Though Greenblatt’s June has a home with Charlie and Bosco, a sisterhood forms when she meets Fisher’s escape artist Henley. A thread throughout Now You See Me points out the male-centric world of magic, where women have long been relegated to being props. June and Henley escape those chains.
“It's just exciting to be in an environment and play a character in a very male-dominated field. And I think she [June] really found her place, and she took up space, and she did what she does best. And she holds space. She actually holds space,” Greenblatt (Barbie, In the Heights) says. “It's really important for me to pick characters that if a young girl is watching at home or watching me, she feels empowered and inspired, no matter how cliche those words might get.”

Throughout her career, Pike has played a few of film’s great villains, including as the ultimate “cool girl” in Gone Girl and as a lesbian swindling the elderly in I Care a Lot.

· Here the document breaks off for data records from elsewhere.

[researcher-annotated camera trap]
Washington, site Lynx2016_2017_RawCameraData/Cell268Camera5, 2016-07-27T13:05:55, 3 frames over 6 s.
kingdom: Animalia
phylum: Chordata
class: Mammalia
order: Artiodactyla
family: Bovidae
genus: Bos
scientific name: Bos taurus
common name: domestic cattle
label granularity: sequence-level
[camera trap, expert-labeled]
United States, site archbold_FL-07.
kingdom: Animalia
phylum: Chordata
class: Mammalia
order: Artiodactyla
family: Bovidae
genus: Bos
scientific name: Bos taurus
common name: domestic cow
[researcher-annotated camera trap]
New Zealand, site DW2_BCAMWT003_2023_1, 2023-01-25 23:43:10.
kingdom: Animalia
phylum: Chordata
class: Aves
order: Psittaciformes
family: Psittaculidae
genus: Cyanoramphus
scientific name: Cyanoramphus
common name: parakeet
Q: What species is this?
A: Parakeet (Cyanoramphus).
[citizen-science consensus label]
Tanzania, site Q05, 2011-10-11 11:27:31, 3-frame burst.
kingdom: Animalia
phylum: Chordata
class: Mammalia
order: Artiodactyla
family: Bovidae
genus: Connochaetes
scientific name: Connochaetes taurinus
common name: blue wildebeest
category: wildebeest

In Now You See Me, and with a diabolical South African accent, she adds Veronika to that list. The Pride & Prejudice star touches on the film’s timely theme of the hypocrisy of white feminism.
“To do justice to this brilliant franchise, you have to give them a villain who's kind of worthy of it and complex enough. And it's about magic. It's about truth and illusion. And I think if you can present a villain who also deals in truth and illusion, then that's interesting,” Pike says. “A woman who presents one face to the world, but in reality, is something different, then that sort of lends itself to the themes of the film. I quickly latched on to the fact that I wanted Veronica to be the kind of woman who thinks she's a feminist, thinks she's doing in good service for other women, and in fact, is doing none of that.”
“The film is a popcorn movie that makes people think, even if they’re not aware of it,” she adds. “There's a fervor that ties in with something they intrinsically feel. And it's a pleasure to watch these [wealthy, powerful] people fall. And I wanted to create a villain that would be a pleasure for people to watch.”
Now You See Me: Now You Don’t is in theaters on November 14.